African Parks is delighted to announce that two lion cubs have been born in Liuwa Plain National Park in Zambia – the first birth of lion cubs in the park for well over 10 years. They were born three to four weeks ago to the protégé of the park’s famous lioness, Lady Liuwa. The lioness has hidden her new cubs in thick bush making it difficult to take photographs, however park management has managed to view them.

The birth of the cubs marks a major milestone in the reestablishment of Liuwa’s once-famous lion population and is the result of direct conservation interventions by African Parks. There have been nail-biting moments in the past five years with three separate lion introductions undertaken in a bid to reestablish a viable lion population in the park.

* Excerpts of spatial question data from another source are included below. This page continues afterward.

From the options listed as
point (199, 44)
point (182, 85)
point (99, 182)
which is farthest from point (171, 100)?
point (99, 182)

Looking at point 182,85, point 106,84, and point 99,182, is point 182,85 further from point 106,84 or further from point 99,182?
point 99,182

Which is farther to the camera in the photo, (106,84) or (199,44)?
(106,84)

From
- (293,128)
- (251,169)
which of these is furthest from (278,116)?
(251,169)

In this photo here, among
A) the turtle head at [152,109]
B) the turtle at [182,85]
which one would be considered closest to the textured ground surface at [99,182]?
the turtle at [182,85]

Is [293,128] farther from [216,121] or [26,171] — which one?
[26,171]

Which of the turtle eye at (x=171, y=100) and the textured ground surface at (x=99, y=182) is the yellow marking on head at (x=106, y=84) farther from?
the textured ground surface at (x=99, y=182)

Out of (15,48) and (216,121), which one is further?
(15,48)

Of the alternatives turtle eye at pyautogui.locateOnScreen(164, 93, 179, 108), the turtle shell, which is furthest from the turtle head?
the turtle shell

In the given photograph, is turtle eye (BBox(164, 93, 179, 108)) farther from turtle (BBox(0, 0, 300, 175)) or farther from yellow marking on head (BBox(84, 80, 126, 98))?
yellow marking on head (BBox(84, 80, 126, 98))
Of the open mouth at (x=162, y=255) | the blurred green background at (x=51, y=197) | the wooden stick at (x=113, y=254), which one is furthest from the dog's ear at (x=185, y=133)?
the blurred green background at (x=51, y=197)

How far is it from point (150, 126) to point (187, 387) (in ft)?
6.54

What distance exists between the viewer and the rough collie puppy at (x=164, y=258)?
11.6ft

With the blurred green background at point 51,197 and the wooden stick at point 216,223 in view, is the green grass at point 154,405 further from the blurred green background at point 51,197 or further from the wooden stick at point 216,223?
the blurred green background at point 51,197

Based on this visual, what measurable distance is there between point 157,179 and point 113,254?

For more than nine years Lady Liuwa was a solitary lioness roaming the plains of Liuwa in search of fellow felines – the sole survivor after poaching and illegal trophy hunting wiped out the species in the park in the 1990s. The extraordinary story of how she turned to humans for companionship and how African Parks helped to find her a family became one of the most moving wildlife films ever to screen on National Geographic TV.

Efforts to reestablish Liuwa’s lions began in 2008 with the introduction of a male lion from Kafue National Park, but he unfortunately died during translocation. In 2009 another two males were introduced from Kafue and successfully bonded with Lady Liuwa. However despite repeated matings, Lady Liuwa was never able to conceive, thwarting the plan of developing a lion population that retained the famed lioness’s genes. Then in 2011 African Parks took the decision to introduce two sub-adult females from Kafue in the hope that they would bond with Lady Liuwa, learn her successful hunting techniques and form the nucleus of a pride.

These efforts suffered a double setback however. In 2012 one of the young females was killed by a poacher’s snare and her surviving sister fled towards the Angolan boundary. In a dramatic rescue mission, the lioness was darted, airlifted by helicopter back to the park and placed in a fenced boma for safety. African Parks took the difficult decision to place Lady Liuwa with her in the boma to encourage the two lionesses to bond, which was imperative for the young lioness’ survival.

After two months they were released back into the wilds and have been inseparable since. However whilst the two lionesses were in the boma, another tragedy occurred. The two males wandered out of the park and into Angola where one was shot dead by villagers. After a period of great anxiety, the second male lion made it safely back to Liuwa and has become the resident male in the pride; and also father of the two new cubs.